- [Data below]
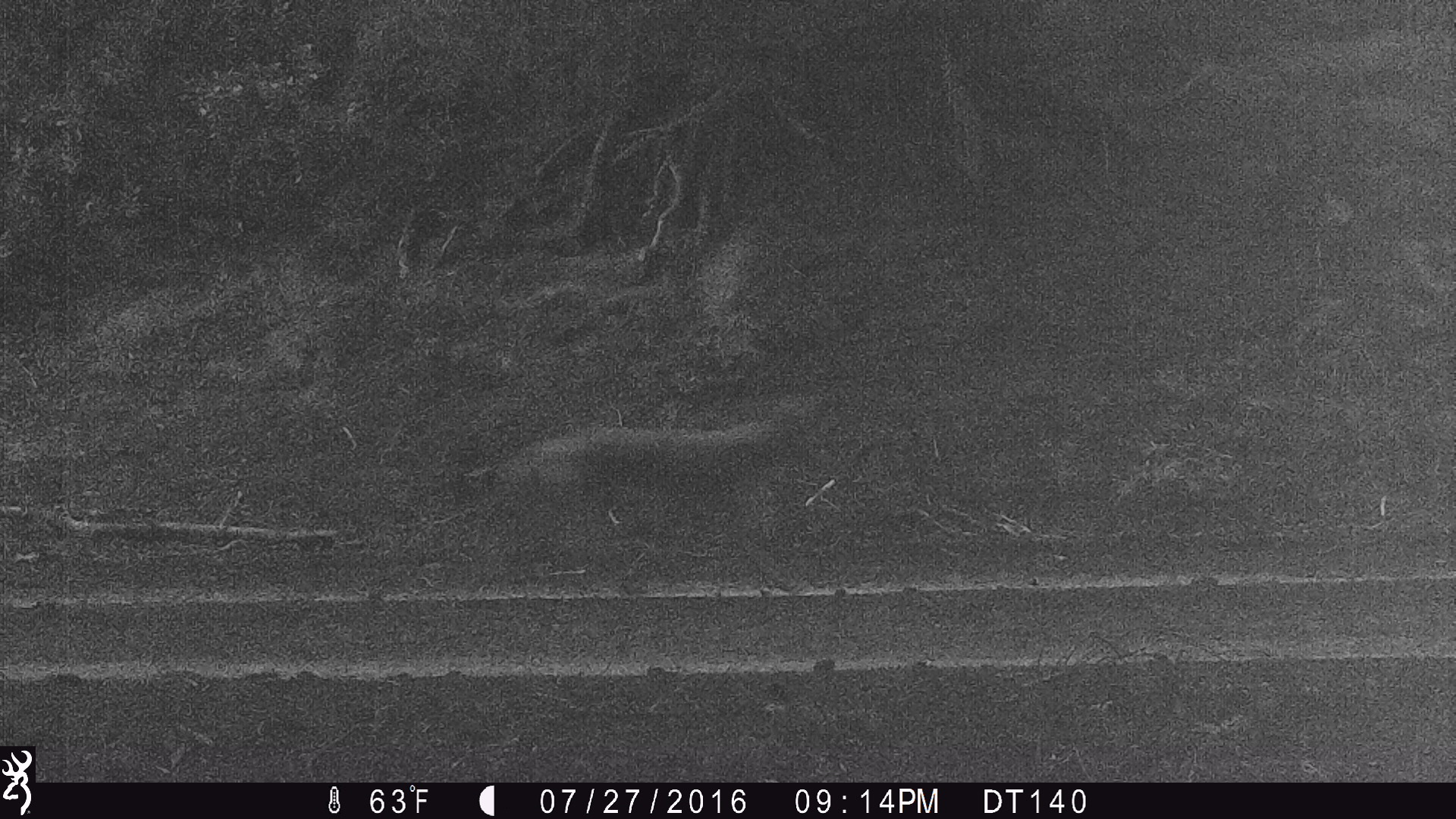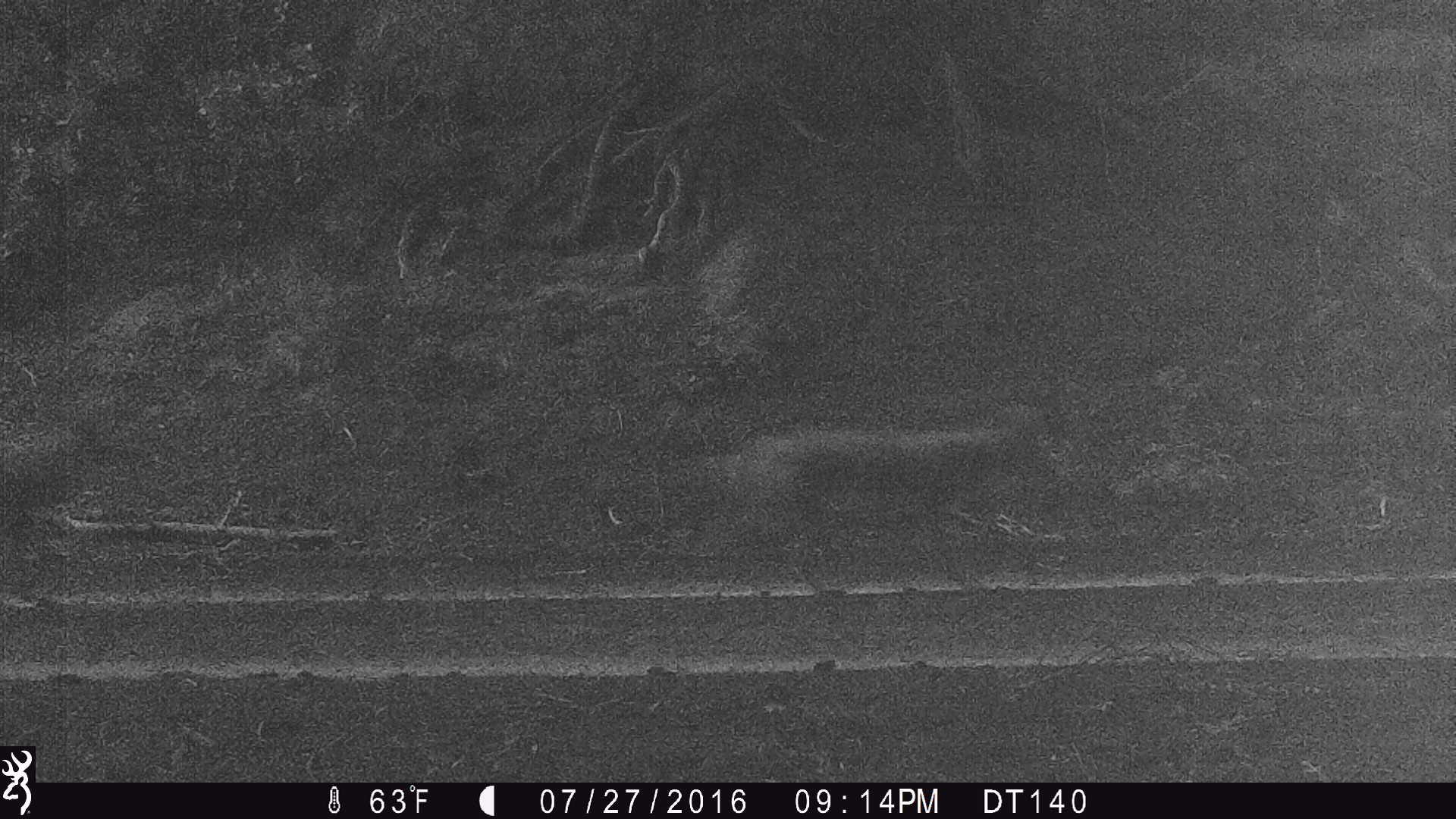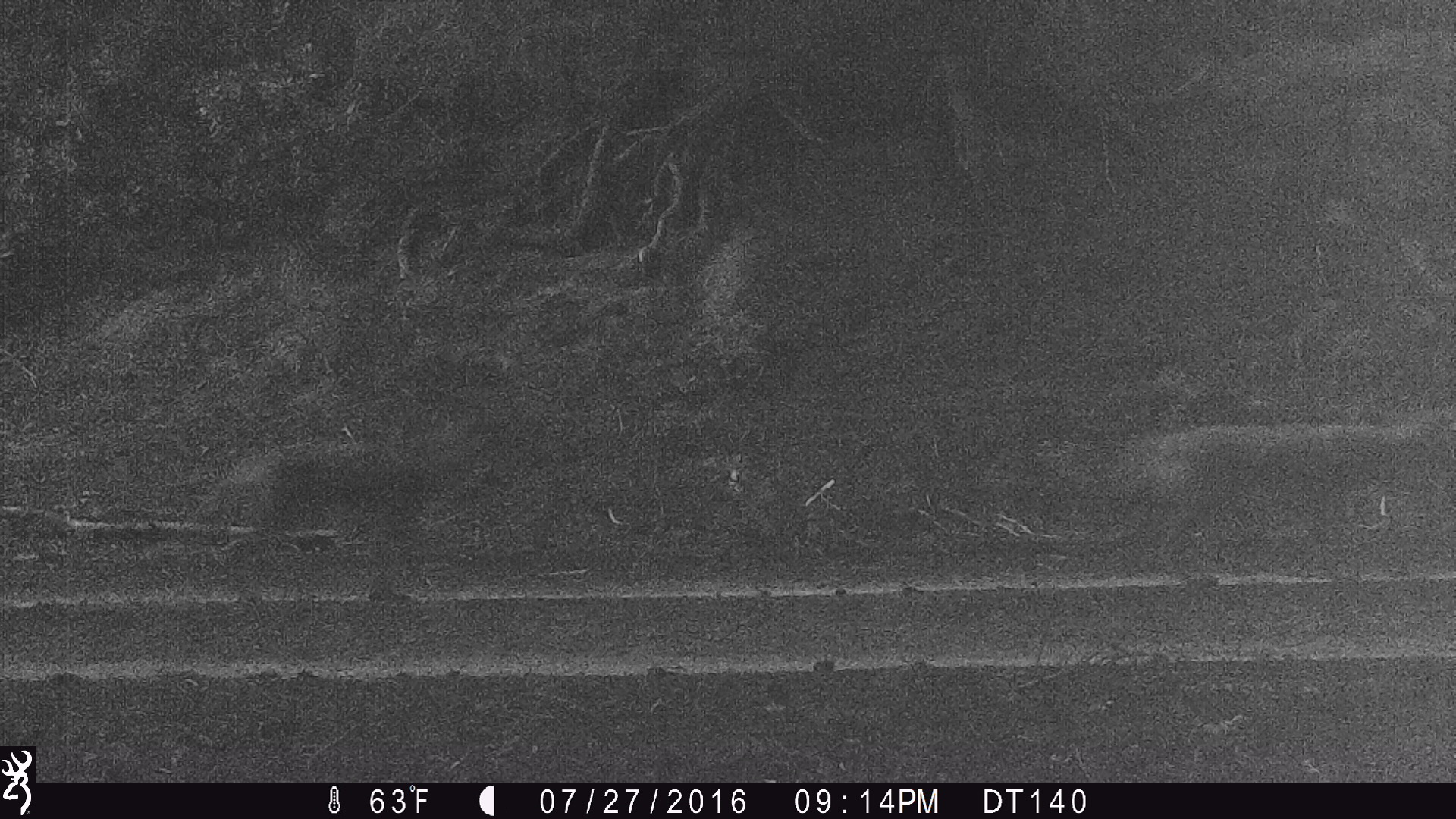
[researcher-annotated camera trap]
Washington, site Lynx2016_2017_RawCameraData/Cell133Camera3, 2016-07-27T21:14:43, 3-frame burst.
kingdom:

- [Exercise directions]
Transcribe the material above in full. No picture is to be copied.

- [Response]
[researcher-annotated camera trap]
Washington, site Lynx2016_2017_RawCameraData/Cell133Camera3, 2016-07-27T21:14:43, 3-frame burst.
kingdom:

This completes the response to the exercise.